UNSKILLED people are six times more likely than managers or employers to end up in a psychiatric hospital. They are also more likely to be readmitted for treatment, a report issued by the Health Research Board has shown.

The report provides information on the activities of the inpatient psychiatric service. There has been a 70 per cent increase in admissions of young males under 15 years.

Those in the semi-skilled manual group were shown to have the highest rate for first-time admissions and were followed by salaried employees.

Men in the unskilled category were three times more likely to receive hospital treatment than women.

In the North Western Health Board area, people in this category had an admission rate more than twice the national rate. The area had the highest rate of psychiatric admissions overall.

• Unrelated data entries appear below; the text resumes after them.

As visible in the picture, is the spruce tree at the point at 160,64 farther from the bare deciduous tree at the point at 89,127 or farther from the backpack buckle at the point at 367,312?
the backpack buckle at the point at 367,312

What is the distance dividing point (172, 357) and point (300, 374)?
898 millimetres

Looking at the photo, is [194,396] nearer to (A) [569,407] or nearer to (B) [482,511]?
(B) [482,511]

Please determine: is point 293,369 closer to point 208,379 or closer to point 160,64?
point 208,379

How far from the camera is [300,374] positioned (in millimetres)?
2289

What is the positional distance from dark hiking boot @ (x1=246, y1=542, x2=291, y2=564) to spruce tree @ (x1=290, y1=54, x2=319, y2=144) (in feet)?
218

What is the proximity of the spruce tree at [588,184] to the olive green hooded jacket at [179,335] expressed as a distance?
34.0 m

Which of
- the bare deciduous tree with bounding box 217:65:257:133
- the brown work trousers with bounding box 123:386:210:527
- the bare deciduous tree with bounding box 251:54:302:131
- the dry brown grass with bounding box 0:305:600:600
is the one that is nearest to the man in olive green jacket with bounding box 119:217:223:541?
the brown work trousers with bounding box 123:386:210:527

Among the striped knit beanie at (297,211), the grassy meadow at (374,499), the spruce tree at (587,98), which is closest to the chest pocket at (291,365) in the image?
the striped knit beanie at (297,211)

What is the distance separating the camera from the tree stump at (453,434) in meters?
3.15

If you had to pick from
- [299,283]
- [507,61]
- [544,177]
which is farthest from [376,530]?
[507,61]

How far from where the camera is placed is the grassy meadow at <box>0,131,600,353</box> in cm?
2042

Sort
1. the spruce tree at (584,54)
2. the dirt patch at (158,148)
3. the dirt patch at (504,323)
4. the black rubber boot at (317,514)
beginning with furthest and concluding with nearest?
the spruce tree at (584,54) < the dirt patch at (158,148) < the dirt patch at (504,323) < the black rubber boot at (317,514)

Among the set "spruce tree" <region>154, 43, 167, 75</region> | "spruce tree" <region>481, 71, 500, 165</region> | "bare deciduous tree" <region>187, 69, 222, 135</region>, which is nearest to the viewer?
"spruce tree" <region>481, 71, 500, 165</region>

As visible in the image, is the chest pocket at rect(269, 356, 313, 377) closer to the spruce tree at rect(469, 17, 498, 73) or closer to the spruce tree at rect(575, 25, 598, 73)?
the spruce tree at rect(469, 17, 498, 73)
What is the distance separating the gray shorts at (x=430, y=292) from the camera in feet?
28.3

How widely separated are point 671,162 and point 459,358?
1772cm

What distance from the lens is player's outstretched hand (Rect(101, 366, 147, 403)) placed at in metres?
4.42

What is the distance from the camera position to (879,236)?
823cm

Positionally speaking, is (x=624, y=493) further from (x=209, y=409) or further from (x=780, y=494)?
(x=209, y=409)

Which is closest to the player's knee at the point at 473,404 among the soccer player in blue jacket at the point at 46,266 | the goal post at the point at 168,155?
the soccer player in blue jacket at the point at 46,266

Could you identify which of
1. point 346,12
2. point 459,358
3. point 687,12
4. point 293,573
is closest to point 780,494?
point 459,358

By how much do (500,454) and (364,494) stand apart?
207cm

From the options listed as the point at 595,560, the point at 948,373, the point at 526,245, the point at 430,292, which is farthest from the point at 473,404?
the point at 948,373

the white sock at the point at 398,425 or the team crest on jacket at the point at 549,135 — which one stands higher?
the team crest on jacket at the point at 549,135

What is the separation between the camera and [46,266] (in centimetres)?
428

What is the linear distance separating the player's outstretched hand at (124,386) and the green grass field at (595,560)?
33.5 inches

In 1995 there were 26,440 psychiatric admissions. It continued the trend of small but steady decreases in admissions over the last five years. Of those, more than a quarter were first-time admissions.

The steady increase in admissions from the 1970s to mid 1980s appears to have stopped. It reached a peak in 1986 when 29,392 were admitted.

More than 25 per cent of admissions were attributed to depression, followed by schizophrenia and alcohol disorders.

More than a tenth were not voluntary, well over half of them males.

More than 50 per cent of all, including first-time admissions, were male, continuing the increasingly visible trend of more numerous male admissions. Those in the 45-54 age group have the highest rate of admission. However, the largest increase by age group was for those in the youngest category, under 15 years, which increased by over 70 per cent, mainly male, although the report emphasised that the numbers in this category are small.

Those Who are widowed or single are particularly vulnerable since 1994 there has been a decrease in all admission rates for married people but an increase for those who are single.

"An interesting interaction between marital status and gender has also been observed for many years, in that married females have a higher rate of admission than single females and married males have the lowest admission rate of all, being half that of widowed males," said the report.

Most admissions were short, less than two weeks, showing a considerable change in practice over the past 30 years. Seventy per cent of admissions in 1995 lasted less than one month.